Incorporating Class-based Language Model for Named Entity Recognition in Factorized Neural Transducer
Peng Wang, Yifan Yang, Zheng Liang, Tian Tan, Shiliang Zhang, Xie Chen
TL;DR
The paper tackles the difficulty of named entity recognition in end-to-end ASR by long-tail surface forms, proposing C-FNT, a factorized neural Transducer augmented with a class-based language model. By scoring named entities through a dedicated @name class and constraining emission to a provided name list, C-FNT preserves standard ASR performance while substantially reducing named-entity errors, as evidenced by up to $7.2\%$–$7.6\%$ relative WER improvements and $27.9\%$–$30.8\%$ relative F1 gains on targeted NER tests. The decoding is carefully engineered with beam search and four status transitions to navigate the name class, and a dynamic beam size mitigates path duplication.
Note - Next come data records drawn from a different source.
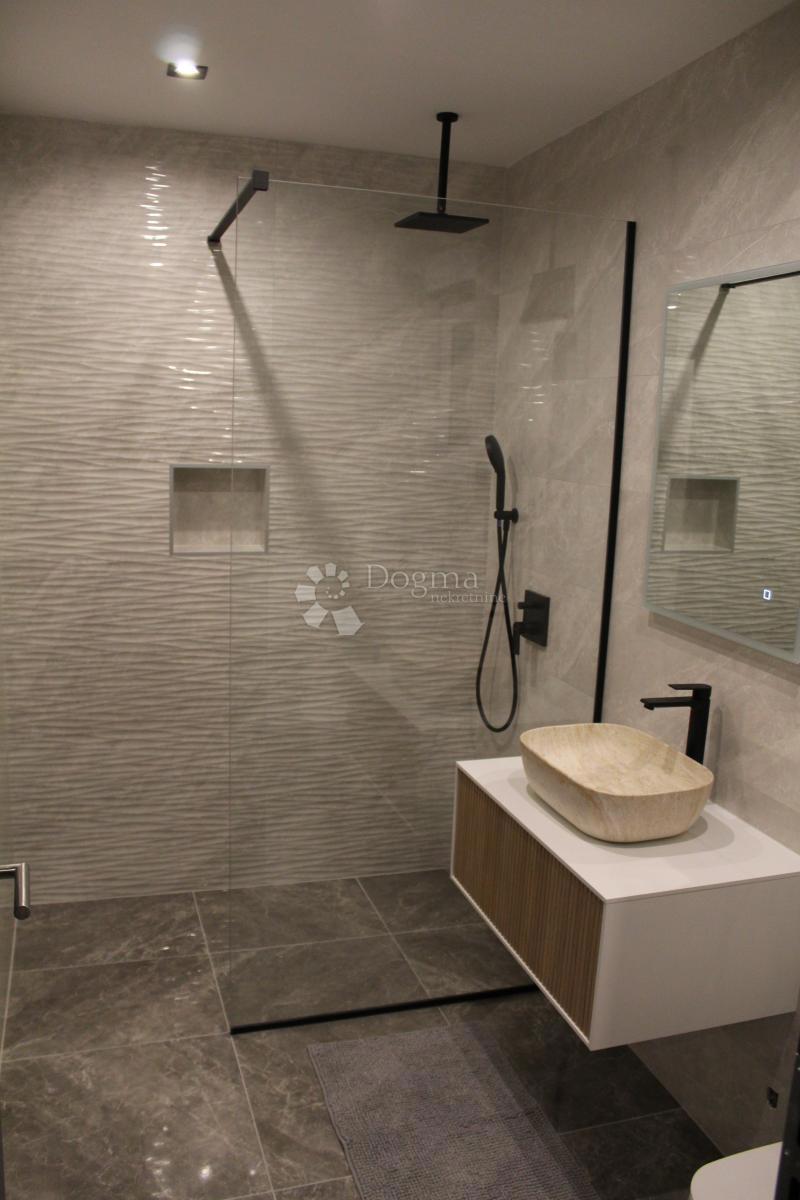 Hiša Novi Vinodolski, 400m2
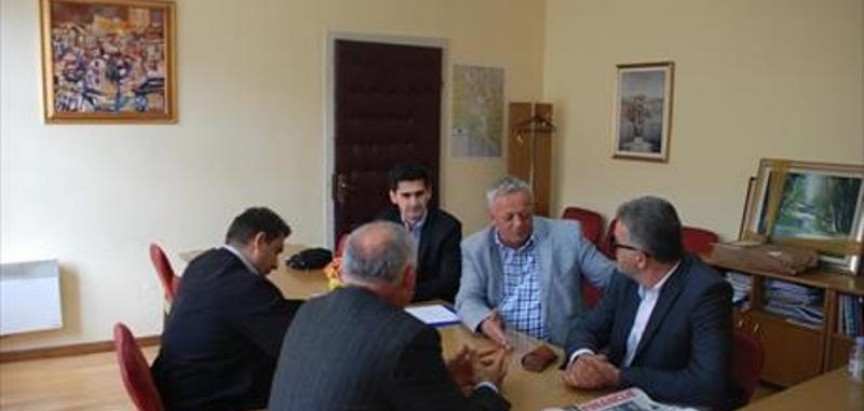 Predsjednik Uprave HT Eronet Stipe Prlić prošli tjedan posjetio Općinu Prozor-Rama
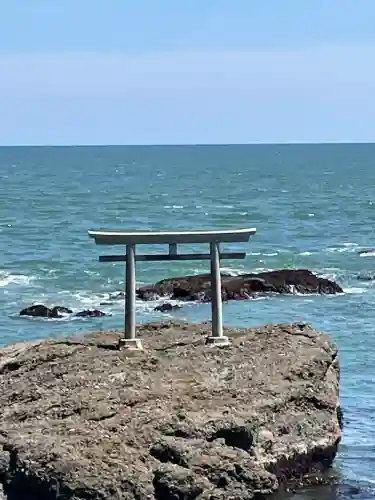 大洗磯前神社の{uncategorized: "未分類", other: "その他", undefined: "問題あり", building: "その他建物", grave: "お墓", sacred_gate: "鳥居", guardian: "狛犬", statue: "像", buddha: "仏像", history: "歴史", nature: "自然", garden: "庭園", animal: "動物", pagoda: "塔", temizu: "手水舎", mountain_gate: "山門・神門", sanctuary: "本殿・本堂", subordinate: "末社・摂社", art: "芸術", scenery: "景色", jizo: "地蔵", ema: "絵馬", goshuin: "御朱印", omikuji: "おみくじ", items: "授与品その他", amulet: "お守り", goshuincho: "御朱印帳", eats: "食事", festival: "お祭り", votive_dance: "神楽", shichigosan: "七五三参", wedding: "結婚式", experience: "体験その他", initially: "初詣", around: "周辺", anti_infection: "感染症対策"}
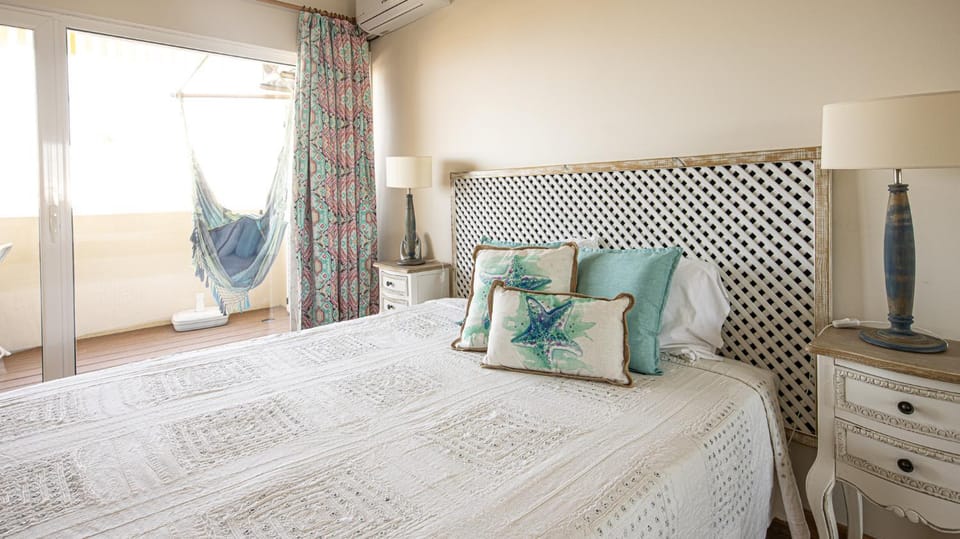 Bed, TV and multimedia, Photo of the whole room, Bedroom, air conditioner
Overall, the approach offers a modular, adaptable framework for NER in E2E ASR, enabling easy updates of name lists and domain-specific entities while maintaining strong general recognition performance, and it demonstrates the potential of integrating class-based LMs into E2E models.
Abstract
Despite advancements of end-to-end (E2E) models in speech recognition, named entity recognition (NER) is still challenging but critical for semantic understanding. Previous studies mainly focus on various rule-based or attention-based contextual biasing algorithms. However, their performance might be sensitive to the biasing weight or degraded by excessive attention to the named entity list, along with a risk of false triggering. Inspired by the success of the class-based language model (LM) in NER in conventional hybrid systems and the effective decoupling of acoustic and linguistic information in the factorized neural Transducer (FNT), we propose C-FNT, a novel E2E model that incorporates class-based LMs into FNT. In C-FNT, the LM score of named entities can be associated with the name class instead of its surface form. The experimental results show that our proposed C-FNT significantly reduces error in named entities without hurting performance in general word recognition.